Food Crisis: Revealing the Underbelly of America

We’re in the midst of a crisis with COVID-19. It’s revealing many of the deficiencies in our country and one is food insecurity among the most vulnerable. 

It’s a beautiful thing that the church is responding to meet the needs of the vulnerable facing food insecurity and to live out what Matthew 25 says about feeding our neighbors in marginalized places. But it also reveals a deeper issue: why are their food deserts in the first place, where did they come from and how did they take shape? 

The discipleship path that OneRace invites people on is to Know the Story, Own the Story, and Change the Story. In order to know why we’re in a food crisis situation, particularly for people of color, we have to know the structures that helped create food deserts in the first place.

From a Biblical perspective, it is important to deal with food insecurity, as Matthew 25 commands. But, it is equally as important to deal with the structures that led to food insecurity in the first place. From a theological perspective, it is very important to also have a proper balance of Old Testament theology, which speaks to structural issues. 

In an interview for this blog with Donell Woodson, lead trainer for the Lupton Center with FCS, which does community development work in Atlanta, he said, “The church needs go back to the Old Testament for a theological framework on community development.” Matthew 25 is important, but so is Isaiah 65 as God lays out a vision for the new heavens and the new earth and this becomes a place where, “They will build houses and dwell in them; they will plant vineyards and eat their fruit; no longer will they build houses and others live in them, or plant and others eat. For as the days of a tree, so will be the days of my people, my chosen ones will long enjoy the work of their hands.”

The legend and forefather of the Christian Community Development movement, Dr. John Perkins says in Beyond Charity, “America’s best intentions, most sincere thoughts, noblest efforts—all of these are useless to the urban poor if they do not connect with our personally defined, deepest felt needs. In fact, acts of charity can be dangerous because givers can feel good about actions that actually accomplish very little, or even create dependency. The result is that their sense of satisfaction takes away any motivation to seek more creative long-range development strategies. Overcoming an attitude of charity is a difficult task because it requires givers to demand more of themselves than good will. Christian charity should never be discouraged, and there will always be a place for acts of sharing and kindness, but charity is only a beginning point, not the final strategy or solution.”

Nine years ago, my family and I moved to Historic South Atlanta to live out the ministry of Christ’s reconciliation. We had been schooled in Dr. John Perkins’ Christian Community Development’s three, “Rs” of relocation, reconciliation and redistribution since my years in seminary. We were ready to live out a holistic gospel of Jesus in word and deed. Little did we know that we had just moved into what is called a food desert, just two miles south of the city. 

The community non-profit in our neighborhood, FCS Ministries, kept hearing from our neighbors about the need for a grocery store in the middle of this food desert. They soon started what is now Carver Market in our neighborhood. 

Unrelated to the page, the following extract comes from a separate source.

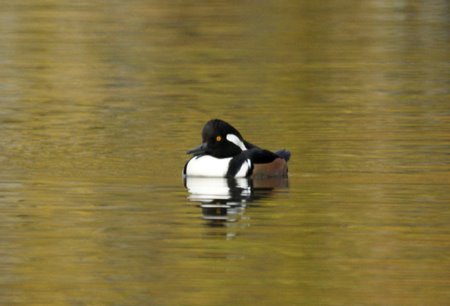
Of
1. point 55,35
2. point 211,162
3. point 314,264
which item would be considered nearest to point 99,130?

After being trained in Dignity Serves  and being introduced to asset-based community development, we were trained to listen first. I remember listening to neighbors and hearing their struggle of having to ride the bus 1 1/2 hours to the local grocery story and then 1 1/2 hours back to the neighborhood. After all is said and done, that’s a four-hour run to the grocery store, and the majority of the day is gone. 

But what kind of a city creates food deserts? Why do they even exist in a developed country like America? We see over and over that what happened in the past is always playing out in the present. A country that was founded upon unjust laws that systemically displaced and segregated people of color, particularly African-Americans, is how we ended up with food deserts. This is why it’s so important to Know the Story of what got us here. 

Grocery stores won’t open up a store in low-income neighborhoods because, put simply, the economics are not there. Why are the economics not there? Because distressed communities like a South-Atlanta were shaped by racist structures like red-lining, racial steering and white flight that happened between 1940 to 1980, and it is still happening today. 

Ruth Evans, the City Director with Unite, a OneRace partner, said this, “In many communities that are home to people who live in financial poverty – there is a web of systems that are wrecked and broken.  We are seeing the fragility of those systems as many families are feeling the staggering impact of the Covid-19 virus. As the immediate crisis starts to dissipate, there is an opportunity for that heartbeat and our engagement to move beyond providing temporary relief – which will have the effect of creating cycles of dependency and further poverty. There are opportunities to engage in ways that bring restoration and resurrection.  I would love for churches to have a sense of the powerful difference it could make if we start knowing our history and the underlying roots of our current reality, own the ways that it has created an environment of vulnerability, and participate as agents of change in creation of a new story…a story of restoration and resurrection.” 

As we as the body of Christ respond to the immediate needs of our neighbors with food insecurity, I pray we use this time to also educate ourselves about the structures that have created a class system in our country and the Biblical call to restore structures plagued by systemic racism. This is one of the steps of Knowing the Story, in order to Own the Story, and ultimately through the power of Jesus, Change the Story.